• [Problem A]
How many main steps of clinical trials does the text on clinical trials list?
• [Problem B]
Reproduce everything in the text on clinical trials from "What Are the" down to "of rigorous methodology.".

• [Text shown]
What Are the Steps Involved in Clinical Trials?
If you watch the news, it might seem like there are new medical conditions and strains of diseases popping up all the time. Luckily, new treatments are being researched all the time, with advances and discoveries constantly helping to improve the healthcare landscape.
Clinical trials are a key part of that process. They not only allow researchers to learn more about useful compounds, they also help keep patients and trial participants safe through the use of rigorous methodology.
Maybe you’re a student considering a career in pharmaceuticals. Maybe you’re a patient looking for more treatment options, wondering “are any medical trials near me?” Maybe you’re just curious. Whatever the reason, Adare Pharma Solutions wants to help you better understand how medicines are developed.
These are the five main steps of clinical trials:
1. Initial Development
The first step in the process of refining a new medicinal treatment involves the initial discovery and development of a potentially beneficial compound. This is often the result of new technological advancements or new insights into how a specific disease works.

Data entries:
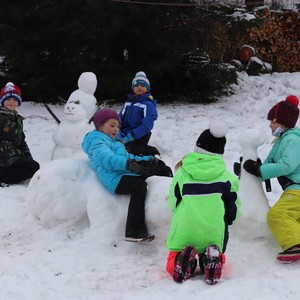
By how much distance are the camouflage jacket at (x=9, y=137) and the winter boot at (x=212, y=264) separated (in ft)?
10.3

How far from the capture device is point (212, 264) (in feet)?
11.2

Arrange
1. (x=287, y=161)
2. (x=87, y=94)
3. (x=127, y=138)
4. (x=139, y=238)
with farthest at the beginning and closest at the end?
(x=87, y=94)
(x=127, y=138)
(x=139, y=238)
(x=287, y=161)

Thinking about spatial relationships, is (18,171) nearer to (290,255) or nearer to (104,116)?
(104,116)

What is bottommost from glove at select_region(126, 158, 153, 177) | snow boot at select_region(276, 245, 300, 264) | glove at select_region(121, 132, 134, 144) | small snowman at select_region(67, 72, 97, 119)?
snow boot at select_region(276, 245, 300, 264)

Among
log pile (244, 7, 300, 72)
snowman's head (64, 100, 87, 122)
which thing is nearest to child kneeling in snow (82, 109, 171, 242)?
snowman's head (64, 100, 87, 122)

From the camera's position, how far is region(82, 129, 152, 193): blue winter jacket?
13.9 feet

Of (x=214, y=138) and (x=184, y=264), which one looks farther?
(x=214, y=138)

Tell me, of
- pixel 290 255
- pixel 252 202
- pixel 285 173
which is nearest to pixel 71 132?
pixel 252 202

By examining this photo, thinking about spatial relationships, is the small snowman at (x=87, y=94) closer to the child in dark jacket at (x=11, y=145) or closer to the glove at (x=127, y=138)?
the glove at (x=127, y=138)

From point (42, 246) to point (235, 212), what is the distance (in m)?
1.78

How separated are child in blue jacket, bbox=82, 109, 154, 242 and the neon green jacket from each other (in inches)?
24.0

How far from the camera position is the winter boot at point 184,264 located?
3449mm

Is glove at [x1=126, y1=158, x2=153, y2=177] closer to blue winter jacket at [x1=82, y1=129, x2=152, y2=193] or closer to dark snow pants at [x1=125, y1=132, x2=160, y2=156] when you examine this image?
blue winter jacket at [x1=82, y1=129, x2=152, y2=193]

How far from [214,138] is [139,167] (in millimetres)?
899
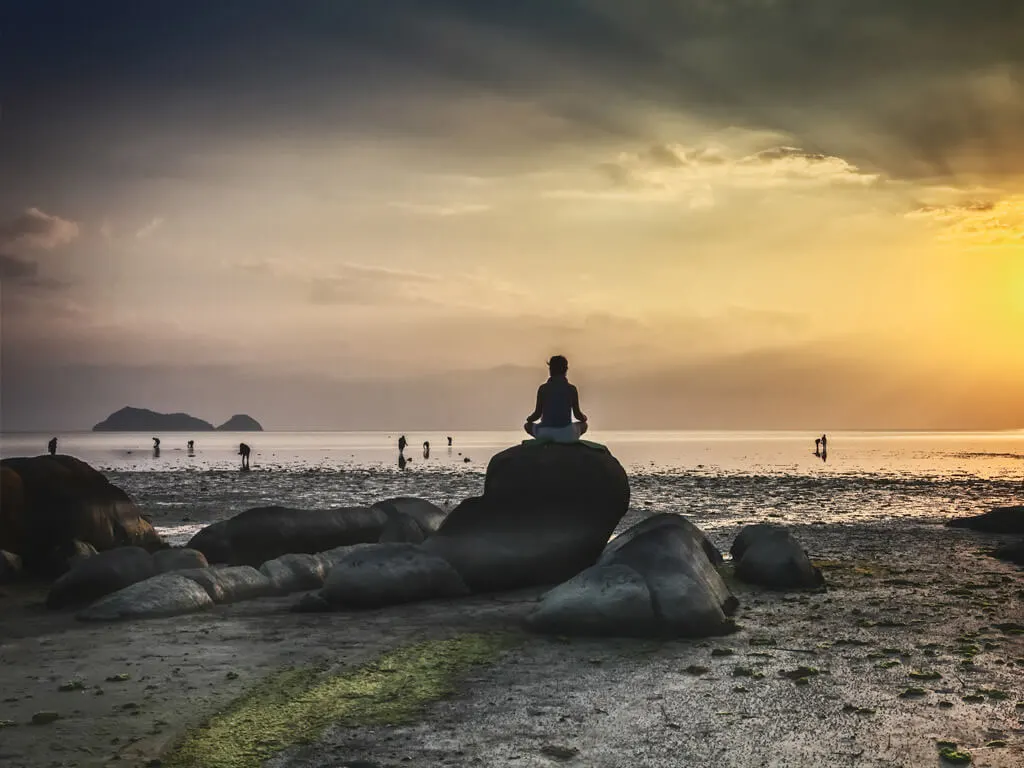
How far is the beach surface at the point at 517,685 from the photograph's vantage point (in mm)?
6258

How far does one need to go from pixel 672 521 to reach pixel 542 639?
4435mm

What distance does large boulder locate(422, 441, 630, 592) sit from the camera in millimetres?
14102

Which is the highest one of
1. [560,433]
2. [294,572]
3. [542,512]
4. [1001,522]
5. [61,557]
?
[560,433]

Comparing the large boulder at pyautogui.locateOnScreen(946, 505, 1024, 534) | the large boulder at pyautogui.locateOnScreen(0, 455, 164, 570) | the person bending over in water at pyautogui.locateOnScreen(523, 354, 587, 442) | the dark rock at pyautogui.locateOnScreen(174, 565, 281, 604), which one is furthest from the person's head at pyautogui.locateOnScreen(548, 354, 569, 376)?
the large boulder at pyautogui.locateOnScreen(946, 505, 1024, 534)

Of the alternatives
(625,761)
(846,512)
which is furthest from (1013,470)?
(625,761)

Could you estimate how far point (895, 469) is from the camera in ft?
173

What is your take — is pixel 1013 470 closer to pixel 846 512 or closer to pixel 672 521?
pixel 846 512

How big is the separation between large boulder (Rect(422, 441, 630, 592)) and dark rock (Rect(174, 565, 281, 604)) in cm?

• [Answer A]
Five.

• [Answer B]
What Are the Steps Involved in Clinical Trials?
If you watch the news, it might seem like there are new medical conditions and strains of diseases popping up all the time. Luckily, new treatments are being researched all the time, with advances and discoveries constantly helping to improve the healthcare landscape.
Clinical trials are a key part of that process. They not only allow researchers to learn more about useful compounds, they also help keep patients and trial participants safe through the use of rigorous methodology.